[Extract start]
How to Get A Job: Get the inside track

How to Get A Job: Get the inside track

How to Get A Job Workshop

In the first installments of this special How to Get A Job series we discussed the pitfalls of resumes, how to get the right job by pursuing fewer jobs, and how to turn people you don’t know into personal contacts that get you in the door. In last week’s Comments section, readers “filled in the blanks,” discussing how to turn new contacts into meetings with managers that might want to hire you. So, then what? Get the inside track before your next interview! — Nick

How to Get A Job: Get the inside track

get the inside track

You may have heard me say this before. Never give your resume to a manager that you haven’t already had substantive contact with. If you do, you cannot stand out when it counts — before the manager starts interviewing your competition.

You may also have heard me say this. If you lost out on the last job to someone that had the inside track, next time be the candidate on the inside track!

So, you’ve put to work the ideas we’ve already discussed in this series. You’ve been referred to a hiring manager (or other influential insider) by someone who recognizes that you may be able to bring value to the operation. This personal introduction is worth far more than any job application or “professionally written resume.” A manager is far more likely to act on a referral from a trusted source than on an unknown applicant.

Then what?

In psychology, a job interview is what we call a cognitive script. The questions and answers — even the behavior and how people dress — are preordained. (If you could be any animal, what animal would you be? What’s your greatest weakness? Where do you see yourself in five years? I call these the Top Ten Stupid Interview Questions.)

Now what do you do? You break the script and stand out.

Break the script

Almost every job-interview story line follows a conventional script. The process, the questions, the sweaty palms, the tricks, the clever comebacks — it’s all a kind of acting. Everyone acts a part.

This makes every job applicant like every other. The sameness is baked into the interview script everyone uses.

This is why, after a day of interviews, the hiring manager can’t distinguish Candidate 1 from Candidate 8.  You can’t get hired because you don’t stand out. You’re like an extra in a B movie whose ending you already know.

To get anywhere, you must stand out.
[Extract end]
[Given information start]
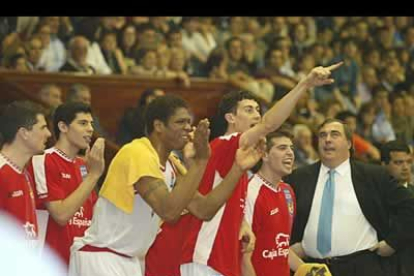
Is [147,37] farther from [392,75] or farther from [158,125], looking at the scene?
[158,125]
[Given information end]
Exercise set
(1) In the job-search article, what does the author call questions like "Where do you see yourself in five years?"
(2) Continue the job-search article from its last sentence.

The replies
(1) The Top Ten Stupid Interview Questions.

(2)
Get the inside track

The best thing you can do to stand out as more than just another job candidate is to break the script. Get the manager out of the same-old Q&A story. (What’s your greatest strength? Why are manhole covers round?) Do something your competition wouldn’t dare. Turn your conversation into something else — a discussion about the work. And start this new script before you even get a job interview!

Please get this straight. What we’re about to discuss is not what to say in a job interview. You must talk to the manager before you apply for the job.

This is what to say to a hiring manager even before they have seen your resume. How you handle this discussion can determine whether you earn a job interview as the candidate with the inside track.

How to Say It

Readers often tell me they understand what I’m recommending they should do, but they don’t know how to actually say it. So let’s run through some of your options, in “how to say it” format.

Now that a new contact has referred you to a manager you need to talk with, call (don’t e-mail or text) the manager. These suggestions may be used as alternatives to one another, or they may be woven together any way you wish to suit your style and approach. This is all about introducing yourself to the manager without a resume.

How to Say It #1

“I’ve been talking with so-and-so and so-and-so [people the manager knows] and they’ve pointed out to me that your operation is growing. They thought I might be helpful to you. Please correct me if I’m wrong, but I understand that two key problems or challenges that you are facing may be these…[briefly describe].”

If you approach a manager with an arrogant or presumptuous tone, they will blow you off. If you approach by saying, “So-and-so suggested that I give you a call,” that opens up the door. Always ask permission to continue.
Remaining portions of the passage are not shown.